- [Task description] Each line below is to be written out in full, exactly as shown.

** Start Dataset content **

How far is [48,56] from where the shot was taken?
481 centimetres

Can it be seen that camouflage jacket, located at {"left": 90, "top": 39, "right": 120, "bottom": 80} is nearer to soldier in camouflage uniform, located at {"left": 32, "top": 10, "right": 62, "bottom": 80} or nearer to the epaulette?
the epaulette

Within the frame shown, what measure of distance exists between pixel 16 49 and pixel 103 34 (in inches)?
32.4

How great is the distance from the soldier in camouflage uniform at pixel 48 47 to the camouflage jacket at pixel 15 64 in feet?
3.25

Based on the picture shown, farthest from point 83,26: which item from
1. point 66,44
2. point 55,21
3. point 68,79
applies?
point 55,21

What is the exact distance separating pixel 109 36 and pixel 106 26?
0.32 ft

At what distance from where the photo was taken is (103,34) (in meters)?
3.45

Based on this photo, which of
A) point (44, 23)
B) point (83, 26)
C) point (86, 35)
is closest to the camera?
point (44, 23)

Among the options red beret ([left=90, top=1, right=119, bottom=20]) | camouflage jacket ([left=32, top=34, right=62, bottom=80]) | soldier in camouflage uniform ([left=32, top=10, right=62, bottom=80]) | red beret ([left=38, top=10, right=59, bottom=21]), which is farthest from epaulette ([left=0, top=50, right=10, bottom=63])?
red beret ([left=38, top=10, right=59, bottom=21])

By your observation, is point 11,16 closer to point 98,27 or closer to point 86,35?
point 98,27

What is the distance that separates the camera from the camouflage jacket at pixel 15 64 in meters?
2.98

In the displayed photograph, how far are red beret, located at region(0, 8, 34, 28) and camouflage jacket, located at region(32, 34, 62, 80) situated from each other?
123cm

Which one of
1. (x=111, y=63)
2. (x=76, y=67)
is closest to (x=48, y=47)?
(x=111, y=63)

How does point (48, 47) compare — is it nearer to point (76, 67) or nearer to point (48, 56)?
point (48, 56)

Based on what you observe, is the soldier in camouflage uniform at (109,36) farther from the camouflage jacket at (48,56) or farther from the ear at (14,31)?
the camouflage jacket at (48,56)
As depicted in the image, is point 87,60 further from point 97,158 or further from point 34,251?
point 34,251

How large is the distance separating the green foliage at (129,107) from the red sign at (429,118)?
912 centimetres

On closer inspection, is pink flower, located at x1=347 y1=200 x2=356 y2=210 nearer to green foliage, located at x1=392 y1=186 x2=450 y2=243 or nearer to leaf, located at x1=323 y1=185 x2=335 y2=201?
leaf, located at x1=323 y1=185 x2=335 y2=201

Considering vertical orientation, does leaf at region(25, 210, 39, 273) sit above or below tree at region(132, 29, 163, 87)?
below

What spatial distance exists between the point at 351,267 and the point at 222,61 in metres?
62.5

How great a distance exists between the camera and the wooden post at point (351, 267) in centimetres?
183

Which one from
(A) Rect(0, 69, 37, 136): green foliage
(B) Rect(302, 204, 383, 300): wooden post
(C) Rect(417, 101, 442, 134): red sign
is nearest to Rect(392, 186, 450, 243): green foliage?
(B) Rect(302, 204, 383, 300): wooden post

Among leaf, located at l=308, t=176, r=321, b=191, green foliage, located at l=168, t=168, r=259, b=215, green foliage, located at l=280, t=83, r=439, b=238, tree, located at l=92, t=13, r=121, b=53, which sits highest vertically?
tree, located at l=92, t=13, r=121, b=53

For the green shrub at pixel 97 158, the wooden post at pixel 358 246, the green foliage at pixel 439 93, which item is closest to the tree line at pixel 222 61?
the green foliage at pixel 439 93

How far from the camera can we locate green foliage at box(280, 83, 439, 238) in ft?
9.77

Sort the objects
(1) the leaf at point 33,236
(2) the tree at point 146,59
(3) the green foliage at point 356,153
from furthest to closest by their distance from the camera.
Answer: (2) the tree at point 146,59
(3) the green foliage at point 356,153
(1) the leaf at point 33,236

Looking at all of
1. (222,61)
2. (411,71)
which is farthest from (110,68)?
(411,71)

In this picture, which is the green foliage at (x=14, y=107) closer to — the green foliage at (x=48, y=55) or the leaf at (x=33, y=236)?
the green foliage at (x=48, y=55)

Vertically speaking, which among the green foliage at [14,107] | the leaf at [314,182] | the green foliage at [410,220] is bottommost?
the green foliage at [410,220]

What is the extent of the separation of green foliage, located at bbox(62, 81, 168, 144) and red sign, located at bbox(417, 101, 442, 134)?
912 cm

** End Dataset content **

- [The answer]
How far is [48,56] from where the shot was taken?
481 centimetres

Can it be seen that camouflage jacket, located at {"left": 90, "top": 39, "right": 120, "bottom": 80} is nearer to soldier in camouflage uniform, located at {"left": 32, "top": 10, "right": 62, "bottom": 80} or nearer to the epaulette?
the epaulette

Within the frame shown, what measure of distance exists between pixel 16 49 and pixel 103 34 (in inches)?
32.4

How great is the distance from the soldier in camouflage uniform at pixel 48 47 to the camouflage jacket at pixel 15 64 in feet?
3.25

Based on the picture shown, farthest from point 83,26: which item from
1. point 66,44
2. point 55,21
3. point 68,79
applies?
point 55,21

What is the exact distance separating pixel 109 36 and pixel 106 26?
0.32 ft

At what distance from where the photo was taken is (103,34) (in meters)?
3.45

Based on this photo, which of
A) point (44, 23)
B) point (83, 26)
C) point (86, 35)
is closest to the camera?
point (44, 23)

Among the options red beret ([left=90, top=1, right=119, bottom=20]) | camouflage jacket ([left=32, top=34, right=62, bottom=80]) | soldier in camouflage uniform ([left=32, top=10, right=62, bottom=80]) | red beret ([left=38, top=10, right=59, bottom=21]), which is farthest from epaulette ([left=0, top=50, right=10, bottom=63])?
red beret ([left=38, top=10, right=59, bottom=21])

By your observation, is point 11,16 closer to point 98,27 or closer to point 86,35?
point 98,27

What is the distance that separates the camera from the camouflage jacket at pixel 15 64 in meters?
2.98

In the displayed photograph, how far are red beret, located at region(0, 8, 34, 28) and camouflage jacket, located at region(32, 34, 62, 80) situated from each other?
123cm

Which one of
1. (x=111, y=63)
2. (x=76, y=67)
is closest to (x=48, y=47)?
(x=111, y=63)

How does point (48, 47) compare — is it nearer to point (76, 67) or nearer to point (48, 56)?
point (48, 56)

Based on what you observe, is the soldier in camouflage uniform at (109,36) farther from the camouflage jacket at (48,56) or farther from the ear at (14,31)?
the camouflage jacket at (48,56)
As depicted in the image, is point 87,60 further from point 97,158 or further from point 34,251?
point 34,251

How large is the distance separating the green foliage at (129,107) from the red sign at (429,118)?
912 centimetres

On closer inspection, is pink flower, located at x1=347 y1=200 x2=356 y2=210 nearer to green foliage, located at x1=392 y1=186 x2=450 y2=243 or nearer to leaf, located at x1=323 y1=185 x2=335 y2=201?
leaf, located at x1=323 y1=185 x2=335 y2=201

Considering vertical orientation, does leaf at region(25, 210, 39, 273) sit above or below tree at region(132, 29, 163, 87)?
below

What spatial distance exists between the point at 351,267 and the point at 222,61 in metres?
62.5

How great a distance exists between the camera and the wooden post at point (351, 267) in centimetres?
183

Which one from
(A) Rect(0, 69, 37, 136): green foliage
(B) Rect(302, 204, 383, 300): wooden post
(C) Rect(417, 101, 442, 134): red sign
is nearest to Rect(392, 186, 450, 243): green foliage?
(B) Rect(302, 204, 383, 300): wooden post

Among leaf, located at l=308, t=176, r=321, b=191, green foliage, located at l=168, t=168, r=259, b=215, green foliage, located at l=280, t=83, r=439, b=238, tree, located at l=92, t=13, r=121, b=53, which sits highest vertically?
tree, located at l=92, t=13, r=121, b=53

For the green shrub at pixel 97 158, the wooden post at pixel 358 246, the green foliage at pixel 439 93, which item is closest to the tree line at pixel 222 61?
the green foliage at pixel 439 93

How far from the camera can we locate green foliage at box(280, 83, 439, 238) in ft?
9.77

Sort the objects
(1) the leaf at point 33,236
(2) the tree at point 146,59
(3) the green foliage at point 356,153
from furthest to closest by their distance from the camera.
Answer: (2) the tree at point 146,59
(3) the green foliage at point 356,153
(1) the leaf at point 33,236

Looking at all of
1. (222,61)
2. (411,71)
which is farthest from (110,68)?
(411,71)

In this picture, which is the green foliage at (x=14, y=107) closer to — the green foliage at (x=48, y=55) or the leaf at (x=33, y=236)?
the green foliage at (x=48, y=55)

Vertically speaking, which among the green foliage at [14,107] | the leaf at [314,182] | the green foliage at [410,220] is bottommost?
the green foliage at [410,220]

What is the extent of the separation of green foliage, located at bbox(62, 81, 168, 144) and red sign, located at bbox(417, 101, 442, 134)?
912 cm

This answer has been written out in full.